Insgesamt sollte eine Erlaubnis für die Einrichtung selektiver Vertriebssysteme eng gehalten werden. Selektive Vertriebssysteme, die zur Beschränkung oder zum Ausschluss von Verkäufen über Internetplattformen führen, sind dann zulässig, wenn ausreichende Rechtfertigungsgründe für eine solche Wettbe­werbsbeschränkung vorliegen. Wie oben dargestellt, kann allein die Wahl des Internets als Vertriebsweg keinesfalls ausreichender Grund für die Zulässigkeit einer Vertriebsvereinbarung sein.

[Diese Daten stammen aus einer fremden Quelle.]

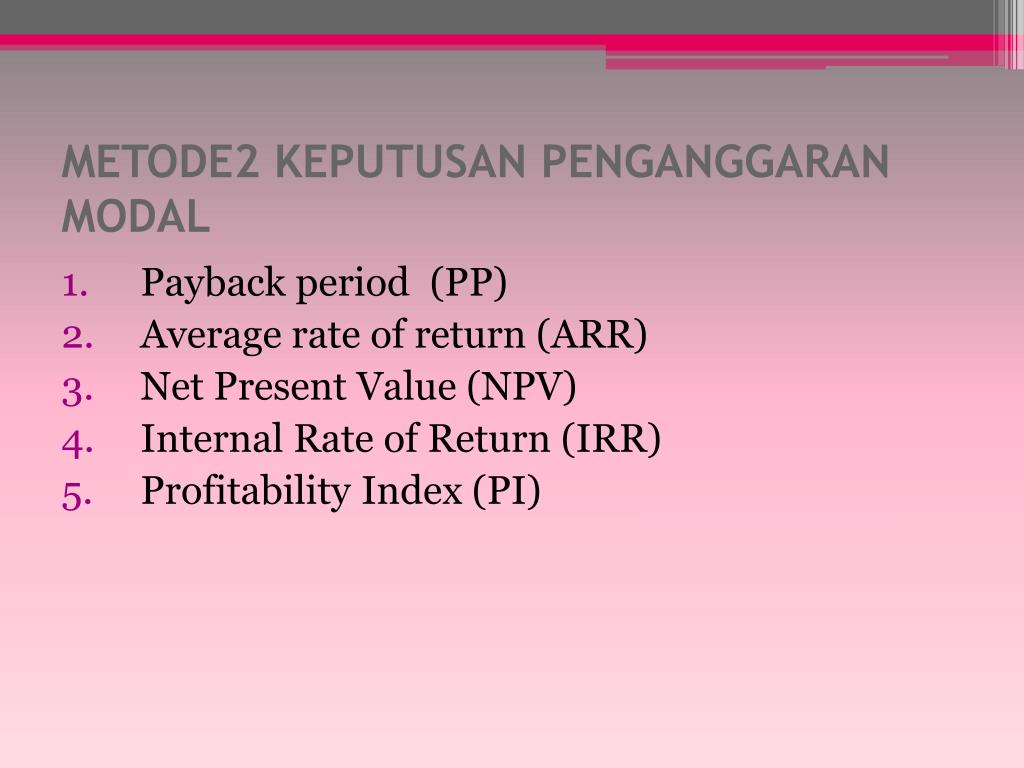 METODE2 KEPUTUSAN PENGANGGARAN MODAL

1. Payback period (PP)
2. Average rate of return (ARR)
3. Net Present Value (NPV)
4. Internal Rate of Return (IRR)
5. Profitability Index (PI)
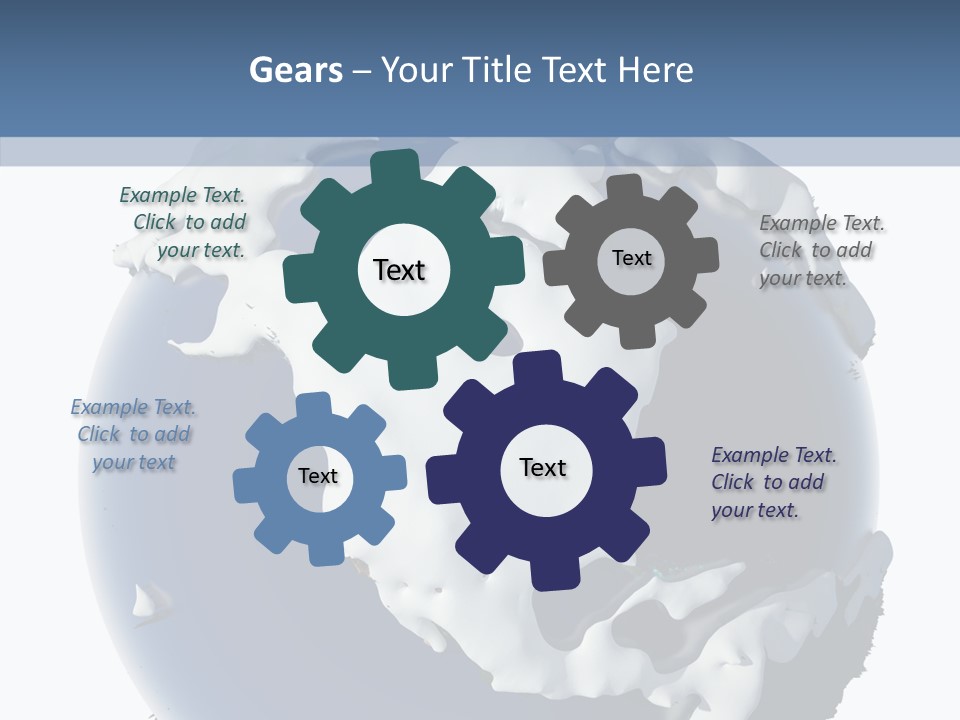 Gears – Your Title Text Here

Example Text. Click to add your text.

Text

Text

Example Text. Click to add your text.

Example Text. Click to add your text

Text

Text

Example Text. Click to add your text.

Denkbarer Rechtfertigungsgrund für einen Ausschluss bestimmter Produkte vom Online-Vertrieb wäre möglicherweise die besondere Beratungsintensität eines Produkts. Eine solche besondere Beratungsintensität wäre zu bejahen, wenn die unsachgemäße Anwendung des Produkts Gesundheitsgefahren für den Verbraucher zur Folge hätte. Ein Beratungserfordernis etwa wegen technischer Komplexität oder eine besonders hohe Qualität eines Produktes sollte zudem durch entsprechende objektive und qualitative Anforderungen an den Vertrieb umgesetzt werden können. Für alltägliche Gebrauchsgüter wie Spielwaren, Uhren oder Haushaltsgeräte ist eine solche Notwendigkeit für intensive Beratung allerdings in vielen Fällen wohl nicht gegeben.